*Task brief*: From the JMC thread below, echo the passage that opens with the words containing "Yup, I don't" and closes with "is falling into.".

*Exercise text*:
Yup, I don't experience issues connecting to a native image executable (quarkus or otherwise) with JMC. After connection, I can inspect all the MBeans on the MBean server fine (including FlightRecorderMXBean). However, JMC does throw an error when I try to use the flight recorder wizard. image

That error message comes up in the recording wizard [0] looking for the type of the jvm type [1] [2]. I just noticed that the jvmtype for other goes unchecked, and I'm wondering if that's where this is falling into.

I'm not too familiar with graalvm, but tried launching a quarkus demo app with the graalvm-ce [3] and it was able to start jfr. @roberttoyonaga Is there a place to easily grab (or build?) a copy of the graalvm you're using here?

[0]https://github.com/openjdk/jmc/blob/master/application/org.openjdk.jmc.flightrecorder.controlpanel.ui/src/main/java/org/openjdk/jmc/flightrecorder/controlpanel/ui/actions/StartRecordingAction.java#L64
[1]https://github.com/openjdk/jmc/blob/master/application/org.openjdk.jmc.rjmx/src/main/java/org/openjdk/jmc/rjmx/JVMSupportToolkit.java#L183
[2]https://github.com/openjdk/jmc/blob/master/core/org.openjdk.jmc.common/src/main/java/org/openjdk/jmc/common/jvm/JVMType.java#L40
[3] https://github.com/graalvm/graalvm-ce-builds/releases

@roberttoyonaga
Copy link
Contributor

roberttoyonaga commented Jun 6, 2023

Is there a place to easily grab (or build?) a copy of the graalvm you're using here?

@aptmac hmm you could try using one of the dev builds here: https://github.com/graalvm/graalvm-ce-dev-builds/releases
Anything before 23.0 won't have RJMX support. You could also try docker run --rm -p 9091:9091 -it quay.io/roberttoyonaga/jmx:jmxquarkus I made this image with the quarkus getting-started quickstart. It has JFR and RJMX support built in.

@andrewazores
Copy link
Member

Thanks @Josh-Matsuoka @aptmac @roberttoyonaga all for looking into this, this is a lot of help. Since JMC is also affected in some manner it does look like we should propose a patch. We can experiment with our embedded sources and try to come up with something that works, which should then be pretty trivial to port over to JMC to verify a build, and then try to upstream the change. I'm fine with carrying a downstream patch to fix this for our particular case in the meantime.

*Collected data*:
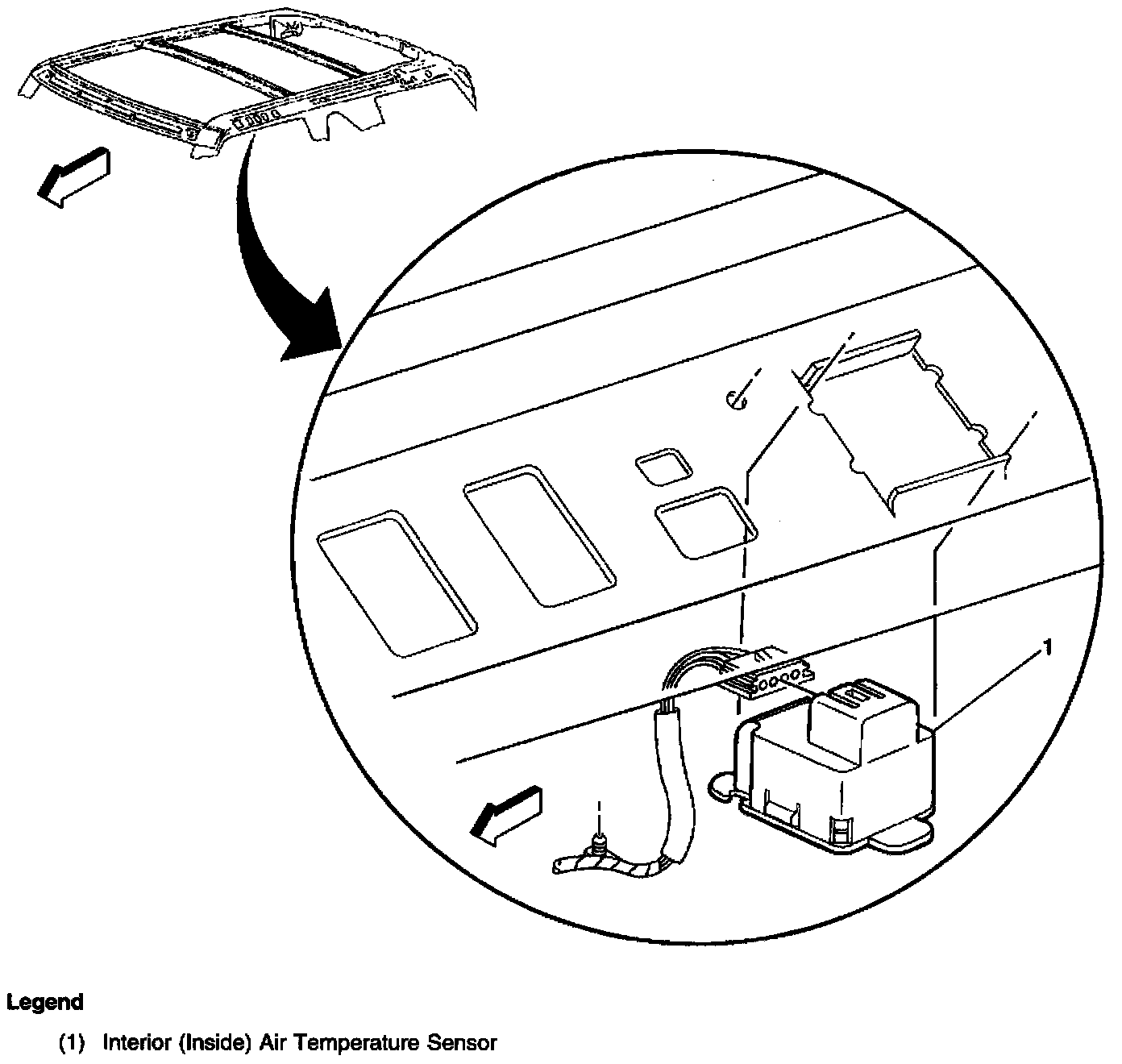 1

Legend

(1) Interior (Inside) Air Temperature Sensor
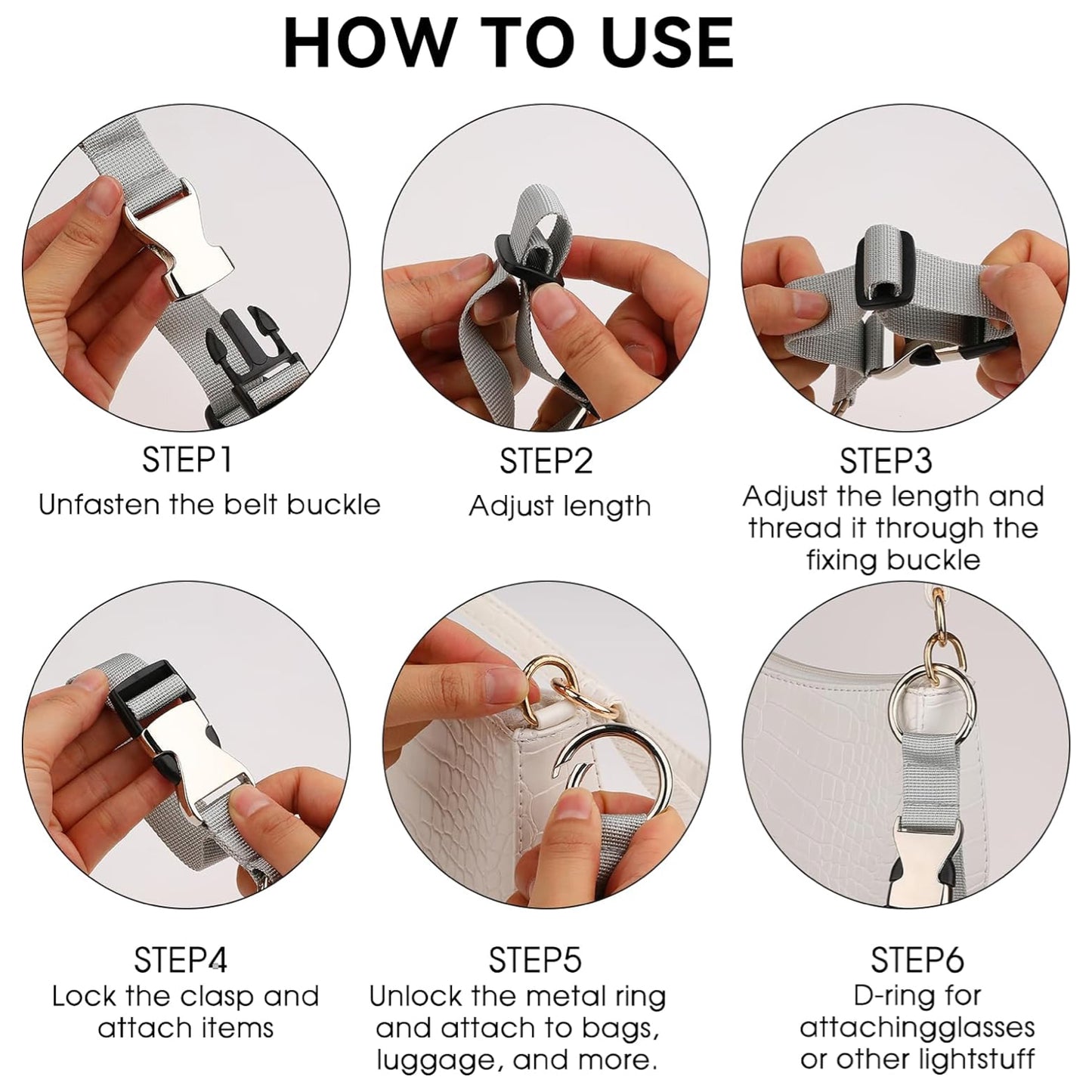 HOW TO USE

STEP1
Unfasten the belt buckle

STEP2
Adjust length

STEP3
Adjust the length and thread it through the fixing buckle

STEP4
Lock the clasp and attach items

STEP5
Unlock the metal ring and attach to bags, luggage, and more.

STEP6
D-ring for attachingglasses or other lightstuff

---

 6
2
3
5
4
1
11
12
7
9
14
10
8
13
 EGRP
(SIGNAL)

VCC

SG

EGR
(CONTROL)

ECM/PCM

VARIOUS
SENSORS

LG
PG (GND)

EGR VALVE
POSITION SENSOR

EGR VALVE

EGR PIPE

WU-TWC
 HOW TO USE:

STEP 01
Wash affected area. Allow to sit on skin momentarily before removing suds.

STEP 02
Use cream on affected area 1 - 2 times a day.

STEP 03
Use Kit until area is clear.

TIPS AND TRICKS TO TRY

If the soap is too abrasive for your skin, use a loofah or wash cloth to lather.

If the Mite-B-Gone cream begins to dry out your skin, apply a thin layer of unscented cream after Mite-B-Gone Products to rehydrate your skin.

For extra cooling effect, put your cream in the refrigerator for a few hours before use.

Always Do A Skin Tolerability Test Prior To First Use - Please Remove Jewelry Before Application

*Answer box*:
Yup, I don't experience issues connecting to a native image executable (quarkus or otherwise) with JMC. After connection, I can inspect all the MBeans on the MBean server fine (including FlightRecorderMXBean). However, JMC does throw an error when I try to use the flight recorder wizard. image

That error message comes up in the recording wizard [0] looking for the type of the jvm type [1] [2]. I just noticed that the jvmtype for other goes unchecked, and I'm wondering if that's where this is falling into.